§ **Exercise description**
Copy every line of text in the material below word for word, keeping the pictures out of your answer.

§ **The data**

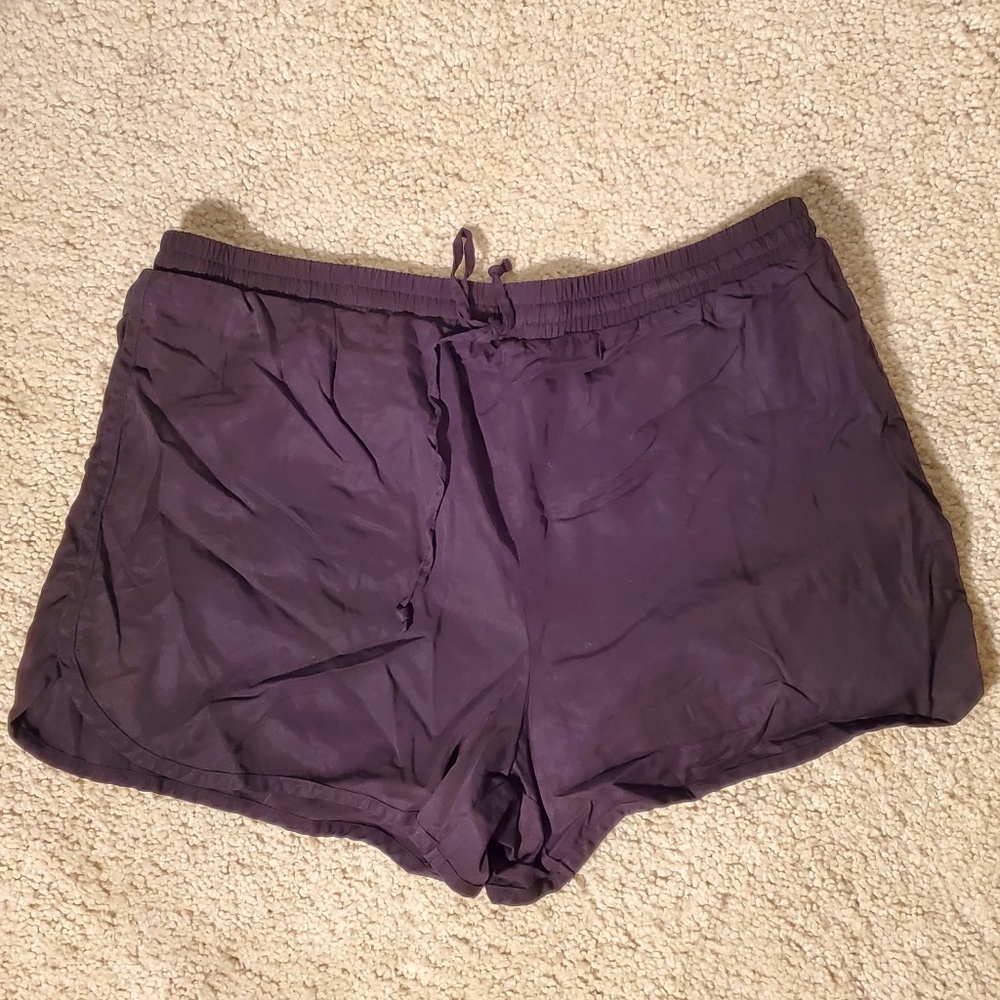 3for$25 juicy couture shorts
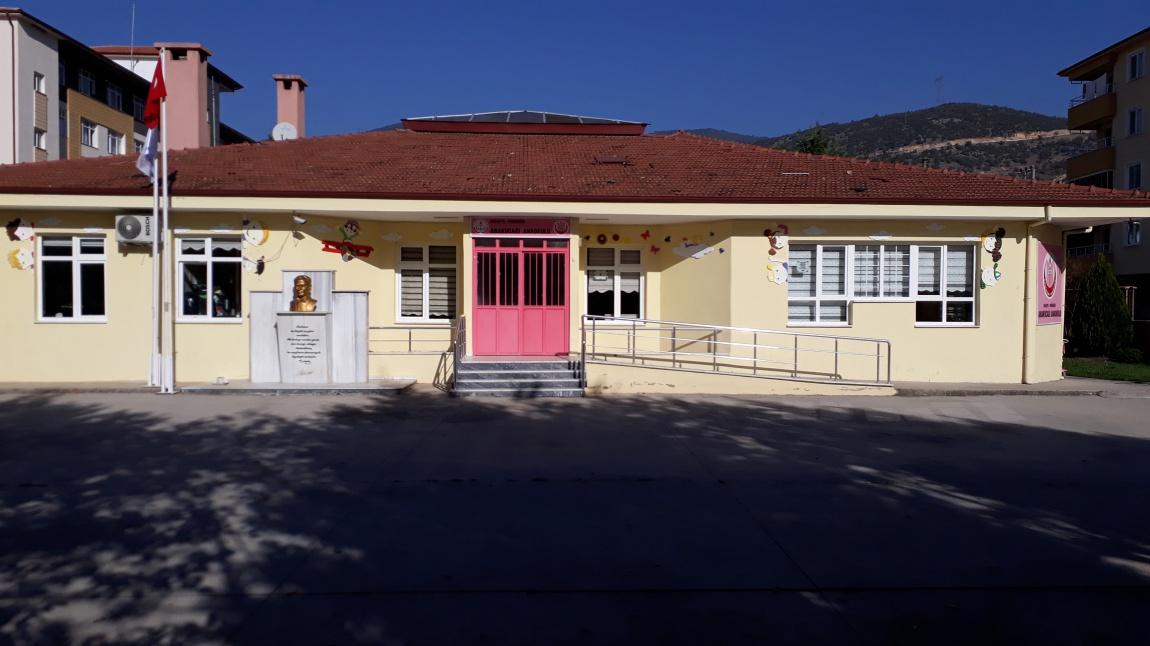 Anakucağı Anaokulu SAKARYA PAMUKOVA
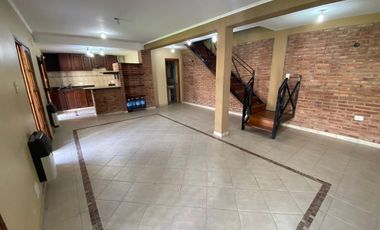 Casa - Lisandro Olmos Etcheverry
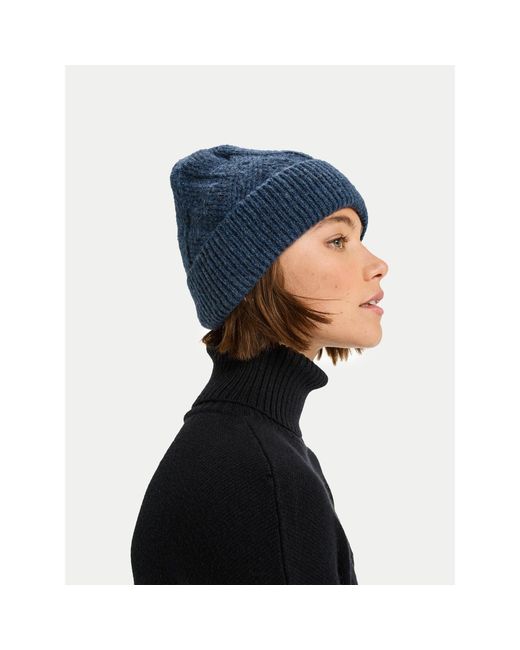 Roxy Blue Mütze Erjha04446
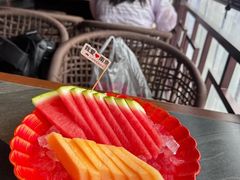 -小厨娘金榜题名(夫子庙秦淮河店)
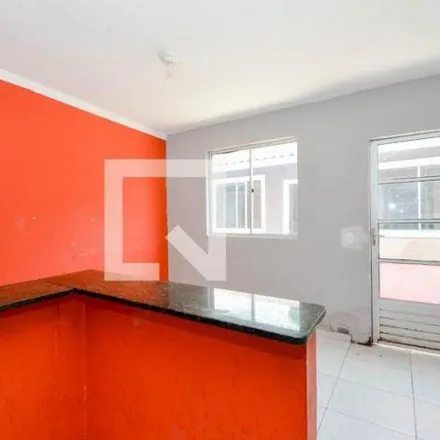 Rent this 2 bed house on Rua Cordeiros in Bonsucesso, Guarulhos - SP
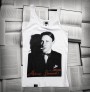 Михаил Афанасьевич Булгаков - «Мастер» (Michaił Afanasjewicz Bułhakow. Mistrz) | Tank-top damski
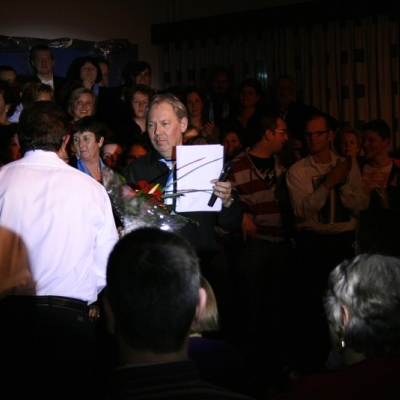 Kerstconcert 'Hemels'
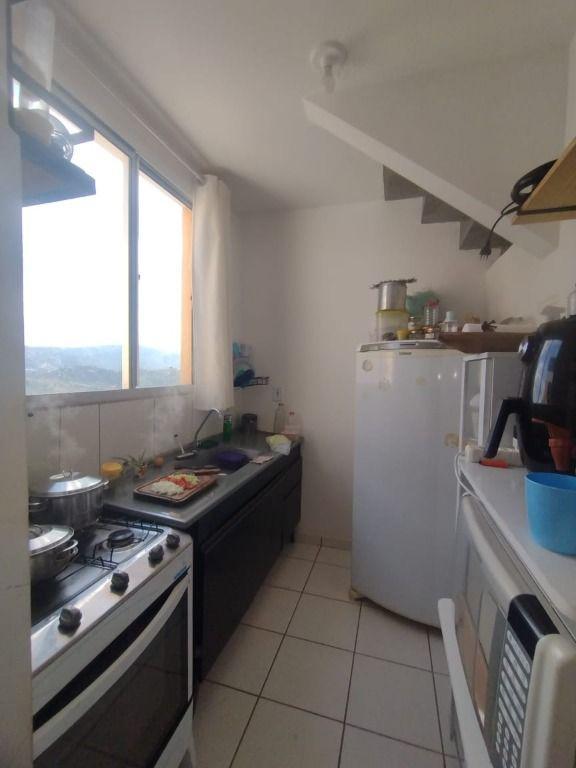 Cobertura, Adelmolândia, 2 Quartos, 1 Vaga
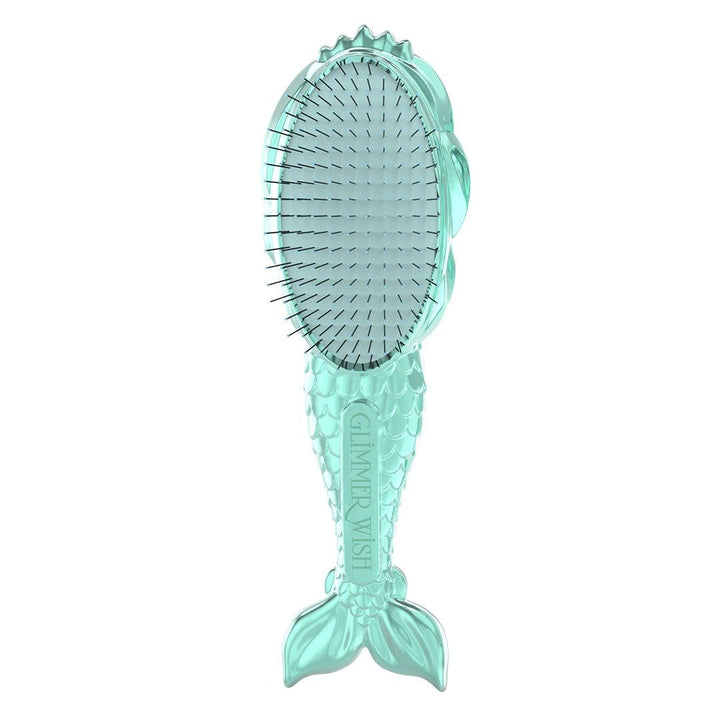 Mermaid Detangling Hair Brush
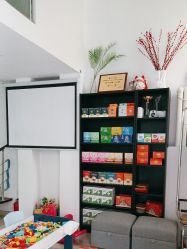 -沐童·产后修复·小儿推拿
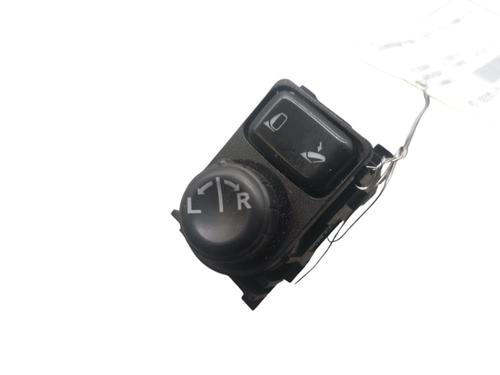 Mirror switch NISSAN QASHQAI I (J10, NJ10) 1.5 dCi | BP25101088I25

§ **Problem solution**
 3for$25 juicy couture shorts
 Anakucağı Anaokulu SAKARYA PAMUKOVA
 Casa - Lisandro Olmos Etcheverry
 Roxy Blue Mütze Erjha04446
 -小厨娘金榜题名(夫子庙秦淮河店)
 Rent this 2 bed house on Rua Cordeiros in Bonsucesso, Guarulhos - SP
 Михаил Афанасьевич Булгаков - «Мастер» (Michaił Afanasjewicz Bułhakow. Mistrz) | Tank-top damski
 Kerstconcert 'Hemels'
 Cobertura, Adelmolândia, 2 Quartos, 1 Vaga
 Mermaid Detangling Hair Brush
 -沐童·产后修复·小儿推拿
 Mirror switch NISSAN QASHQAI I (J10, NJ10) 1.5 dCi | BP25101088I25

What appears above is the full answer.